**DOCUMENT EXCERPT**.
-- -- --

Finally, I cannot keep myself from pointing out that the text sent by Mgr Nasrallah does not contribute anything new to the debate when he says that the Patriarch Ignatius (1344-1360) and his representative in Constantinople, Arsenius of Tyre, were among those opposed to Palamas. C. Karalevskij brought this to our attention already, with important details, in his 1920 article “Antioche” (cf. Dictionnaire d’histoire et de géographie ecclésiastiques, III, 629-631). This opposition is well known but it was not exclusive to members of the Church of Antioch: we know that Palamite doctrine provoked notable opposition within the Orthodox Church. This opposition existed in Antioch as elsewhere. Nothing indicates to us that it was the case in the whole of the patriarchate or that it expresses its proper tradition. Several successors of Ignatius, perhaps for various reasons, were clearly Palamitizing: cf. Karalevskij, op. cit., among others the clearly Palamite profession of faith of Nikon (1387-1395)…
[1] In its number 3 of 1974 this journal published a series of articles on Gregory Palamas. The editors preceded them with an introduction that ends with a Parthian arrow: “These facts should incite Catholics who lay claim to the entirety of the patristic tradition to extreme circumspection about the fundamental thesis of Palamism. Otherwise, they risk doing like the Eastern Greek patriarchate which, in its haste to ‘reintroduce’ Palamas into the liturgy, did not realize that, when it was still Orthodox, it had never given him such a place” (p. 259). While we agree with the editors with regard to the “reintroduction” of the commemoration of Palamas, we do not at all agree when they claim that this Eastern Catholic patriarchate—which, to name names, is the Melkite Patriarchate of Antioch—has always been Orthodox. But that is another issue. We shall attempt to focus on that in another article.

-- -- --

**DATA EXTRACTS**.
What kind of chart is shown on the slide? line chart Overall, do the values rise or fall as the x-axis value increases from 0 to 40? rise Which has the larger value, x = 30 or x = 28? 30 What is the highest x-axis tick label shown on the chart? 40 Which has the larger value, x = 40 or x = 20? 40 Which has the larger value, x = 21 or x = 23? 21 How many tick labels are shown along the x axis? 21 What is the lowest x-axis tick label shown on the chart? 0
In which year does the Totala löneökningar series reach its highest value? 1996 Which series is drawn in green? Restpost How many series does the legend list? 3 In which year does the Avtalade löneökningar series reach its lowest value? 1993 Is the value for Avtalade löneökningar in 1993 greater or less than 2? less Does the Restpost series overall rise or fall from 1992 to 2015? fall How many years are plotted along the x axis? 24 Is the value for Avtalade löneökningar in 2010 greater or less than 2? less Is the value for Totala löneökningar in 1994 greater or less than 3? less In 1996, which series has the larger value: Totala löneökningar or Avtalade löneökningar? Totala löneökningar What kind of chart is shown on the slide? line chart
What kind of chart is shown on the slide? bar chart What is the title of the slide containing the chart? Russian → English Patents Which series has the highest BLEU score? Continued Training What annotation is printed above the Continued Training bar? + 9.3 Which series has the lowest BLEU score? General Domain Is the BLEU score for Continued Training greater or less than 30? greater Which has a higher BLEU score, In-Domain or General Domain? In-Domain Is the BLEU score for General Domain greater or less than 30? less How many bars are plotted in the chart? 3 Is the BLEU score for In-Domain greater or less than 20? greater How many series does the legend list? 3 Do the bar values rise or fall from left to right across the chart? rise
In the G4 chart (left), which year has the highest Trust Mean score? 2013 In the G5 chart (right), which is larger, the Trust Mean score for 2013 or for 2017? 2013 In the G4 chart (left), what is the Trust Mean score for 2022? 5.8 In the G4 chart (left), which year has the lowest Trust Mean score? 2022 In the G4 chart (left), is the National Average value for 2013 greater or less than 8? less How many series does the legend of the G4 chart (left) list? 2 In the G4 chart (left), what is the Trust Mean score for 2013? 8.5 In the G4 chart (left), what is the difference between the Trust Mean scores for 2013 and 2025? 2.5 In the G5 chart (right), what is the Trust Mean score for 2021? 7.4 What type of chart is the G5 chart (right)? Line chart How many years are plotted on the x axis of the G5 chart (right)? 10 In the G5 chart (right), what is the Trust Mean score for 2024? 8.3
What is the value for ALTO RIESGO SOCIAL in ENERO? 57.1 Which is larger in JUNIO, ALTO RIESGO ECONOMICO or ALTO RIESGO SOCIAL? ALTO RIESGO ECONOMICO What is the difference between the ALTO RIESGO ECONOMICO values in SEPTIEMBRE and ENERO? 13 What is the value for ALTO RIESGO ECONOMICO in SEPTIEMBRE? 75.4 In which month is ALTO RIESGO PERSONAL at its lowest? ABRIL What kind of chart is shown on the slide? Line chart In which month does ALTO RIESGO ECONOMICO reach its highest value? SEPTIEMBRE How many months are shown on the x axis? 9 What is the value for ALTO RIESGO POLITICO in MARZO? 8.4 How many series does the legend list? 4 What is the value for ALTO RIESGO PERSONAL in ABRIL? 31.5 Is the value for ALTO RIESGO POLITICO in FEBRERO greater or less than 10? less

-- -- --

**WORK REQUEST 1**. In the Palamas excerpt, what title did C. Karalevskij give his 1920 article?
**WORK REQUEST 2**. Continue the Palamas excerpt, starting after its last sentence.

**TASK RESULT 1**. “Antioche”

**TASK RESULT 2**.
[2] “Dogme et spiritualité orientale,” in Etudes de Spiritualité orientale, « Orientalia Christiana Analecta » no. 183, Rome, 1969, pp. 144-179.
[3] Ibid., 154.
[4] Ibid., 178
[5] We refer to the remarkable “Bulletin sur le Palamisme” edited by Fr D. Stiernon, which appeared in the Revue des Etudes byzantines, 1972, pp. 231-341.
[6] Cf. our Chronologie des patriarches melchites d’Antioche de 1250 à 1500, Jerusalem, 1968, pp. 13-17.
[7] W. Lossky, Essai sur la théologie mystique de l’Eglise d’Orient, Paris, 1944, p. 30.
[8] Y. Congar, “Présentation” of the book of W. de Vries, Orient et Occident. Les structures ecclésiales vues dans l’histoire des septs premiers conciles oecuméniques, Paris, Le Cerf, 1974, pp. 1-2.